Before power tests started the brake rigging needed to be refitted now it had been cleaned. It was noted that the bushes in the brake hangers and the pins on the bars were heavily worn and would need replacing in the near future.
With the brake rigging refitted the time come for power tests.
Unfortunately, the first attempts didn’t go well. The control circuits worked perfectly. The contacts closed, the engine rpm rose…..but nothing happened. For some reason no power was getting to the traction motor.
Over the follow few evenings more fettling and cleaning was done. The outcome of which was only a slight improvment but a good sign that we potentially had a working loco.
What had been achieved was that with the engine running at full speed the loco would crawl along (about half walking speed, maybe less). This showed us that the electrical connection were working ok but for some reason power was not being generated correctly.

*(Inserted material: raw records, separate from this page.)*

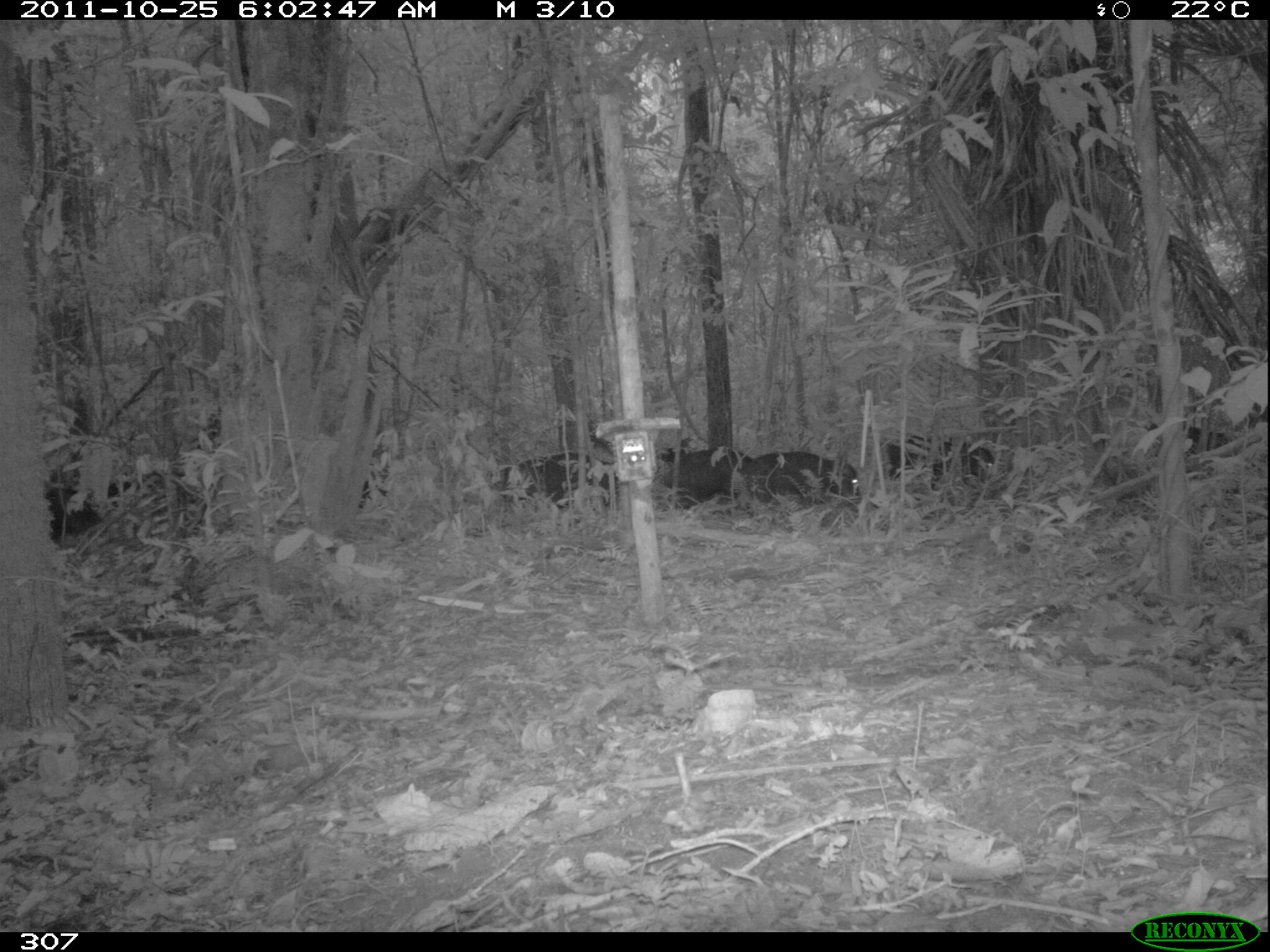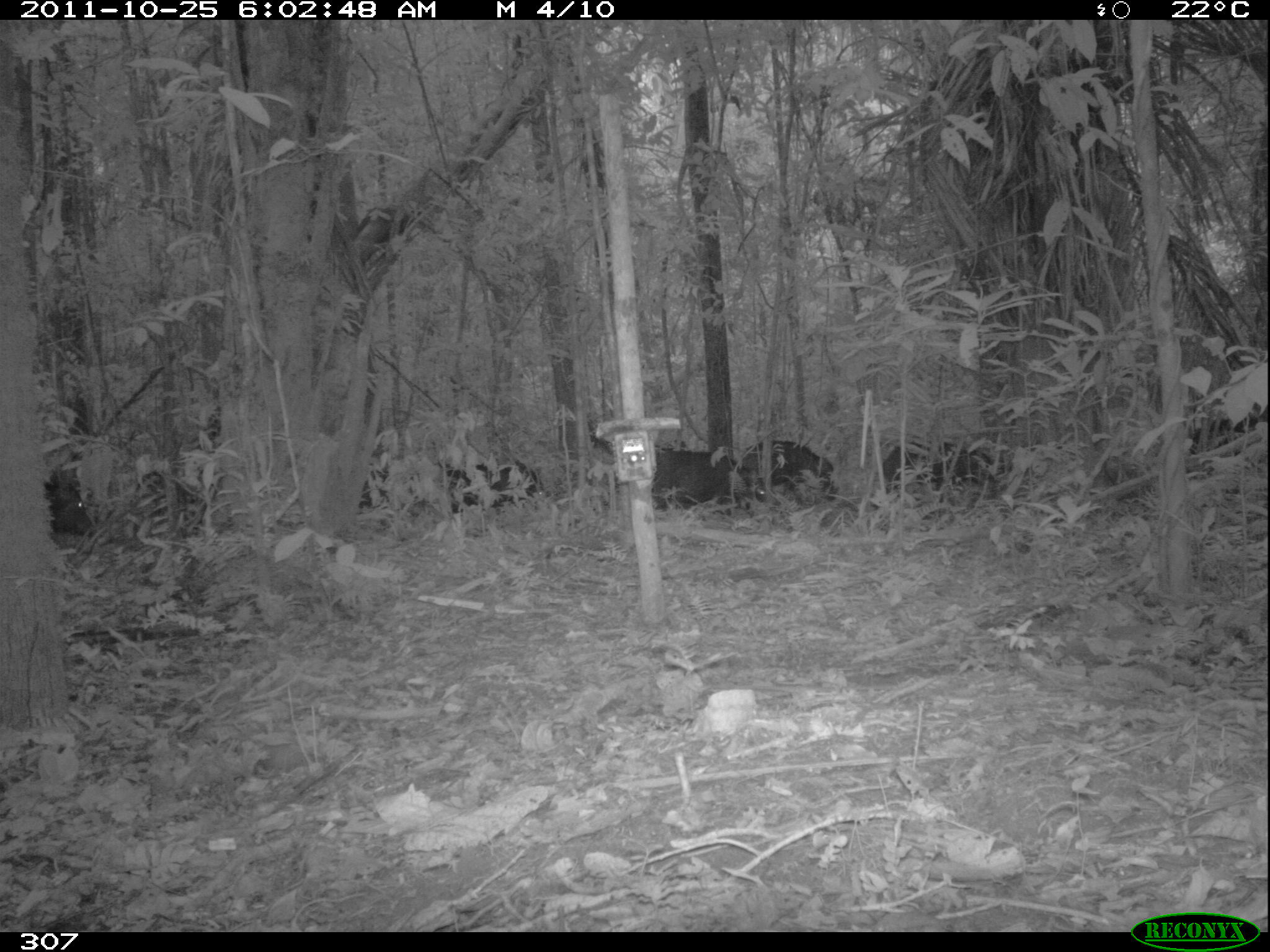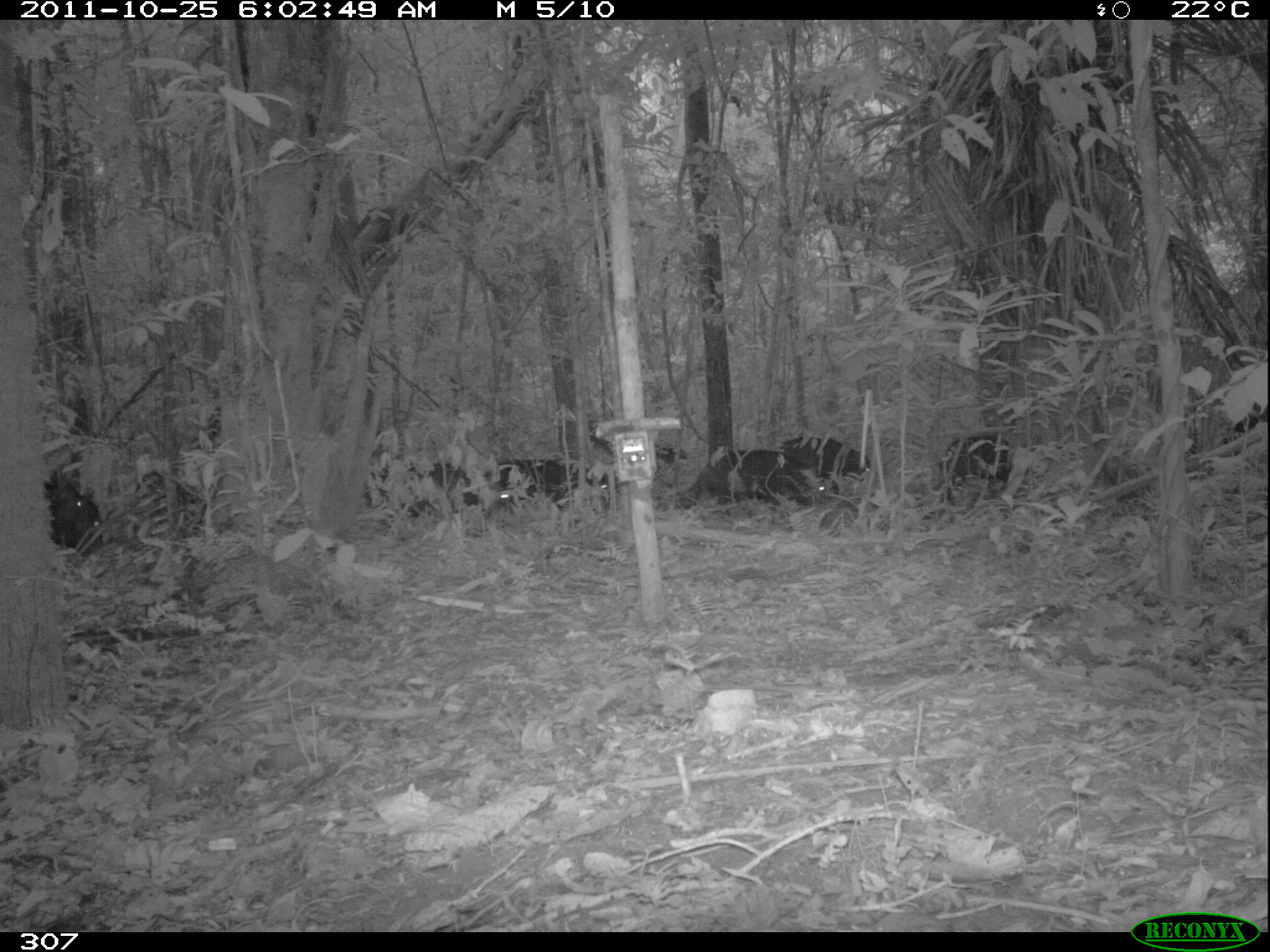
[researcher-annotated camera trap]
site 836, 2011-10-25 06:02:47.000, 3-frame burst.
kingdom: Animalia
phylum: Chordata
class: Mammalia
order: Artiodactyla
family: Tayassuidae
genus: Tayassu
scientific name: Tayassu pecari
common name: white-lipped peccary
Tayassu pecari (white-lipped peccary).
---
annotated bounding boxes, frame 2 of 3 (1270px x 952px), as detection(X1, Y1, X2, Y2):
tayassu pecari: detection(651, 445, 765, 522); detection(764, 442, 861, 525); detection(870, 441, 1000, 497); detection(441, 458, 544, 528); detection(42, 472, 99, 539)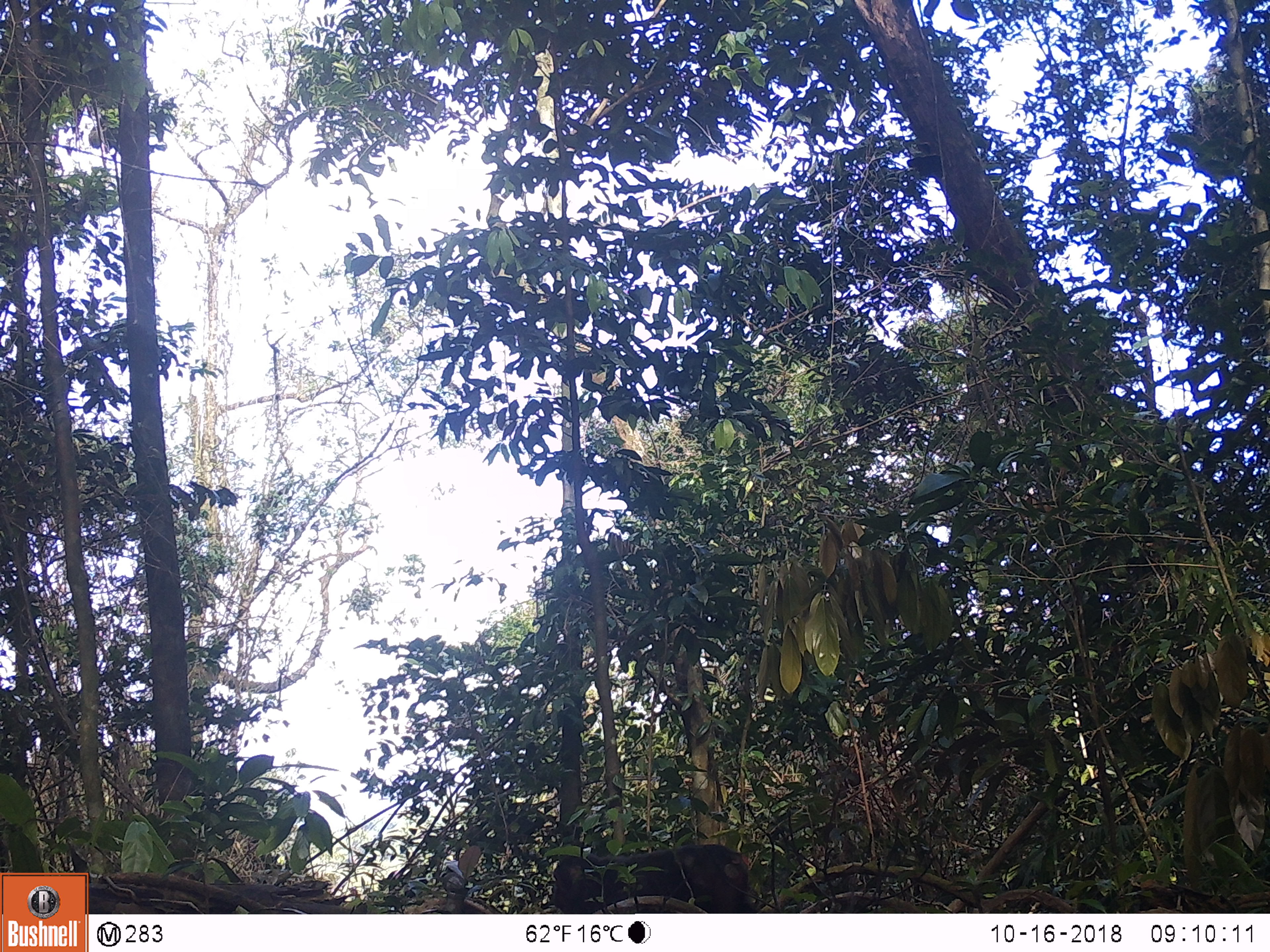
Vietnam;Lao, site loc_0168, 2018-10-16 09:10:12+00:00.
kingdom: Animalia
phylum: Chordata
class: Mammalia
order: Primates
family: Cercopithecidae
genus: Macaca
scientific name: Macaca arctoides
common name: stump-tailed macaque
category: stump tailed macaque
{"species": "stump tailed macaque (stump-tailed macaque) (Macaca arctoides)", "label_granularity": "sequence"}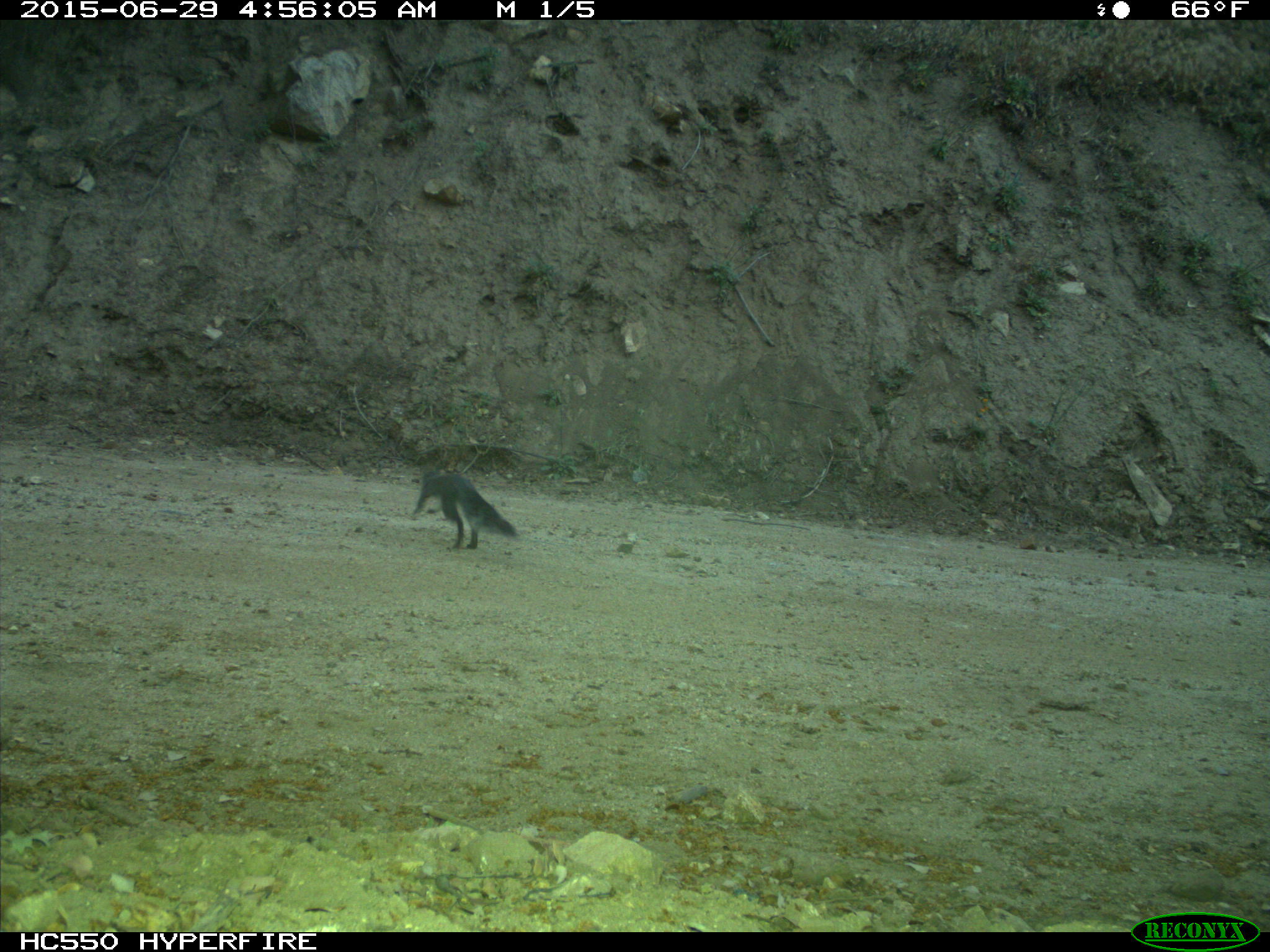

It was at this point we got hold of an electrical wiring diagram and upon studying this, noticed that the dynamo gave a feed to the generator windings. Knowing this and knowing that there was a charging issue it was believed that the two problems had a common cause. The dynamo was tested and was found to have no output. So this was removed along with the voltage regulator and sent to be repaired.
Cosmetic Restoration (Preventing the rust)
While this was being repaired work started on the cosmetic restoration. This was more preventative repairs at this time to stop the progression of any rust etc…
Here are a selection of images from this restoration.
Power Tests Cont…
News come back that when the dynamo was tested again at the repair company. This time it was found to be working perfectly. So after a bit of thinking it was agreed that because the dynamo had been stood for such a long time the electromagnet inside the dynamo had lost all its residual magnetism. So there was nothing there to kick start the generation of electricity.
We believe that when the dynamo was installed on the testing machine the windings were energised just enough to create enough of a magnetic field. This allowed the dynamo to start generating as it should. The residual magnetic field stays in the dynamo windings long enough for it to be still there the next time you start the loco but not if it has been stood for 10 years in between.
Now when the dynamo was re-fitted to the loco, the engine was started and the batteries began charging. This also meant the field windings in the generator were also now being excited by the dynamo and was able to generate the power it should. This is what resulted….
1382 Then went on to run a number of trips round the Steelworks at Scunthorpe as proving runs before being stripped down for the restoration.
Hopfully Part 4 will come soon where the main restoration will begin.
A lot of the work you have seen here wouldn’t of been possible without help from members of the ID&RPG.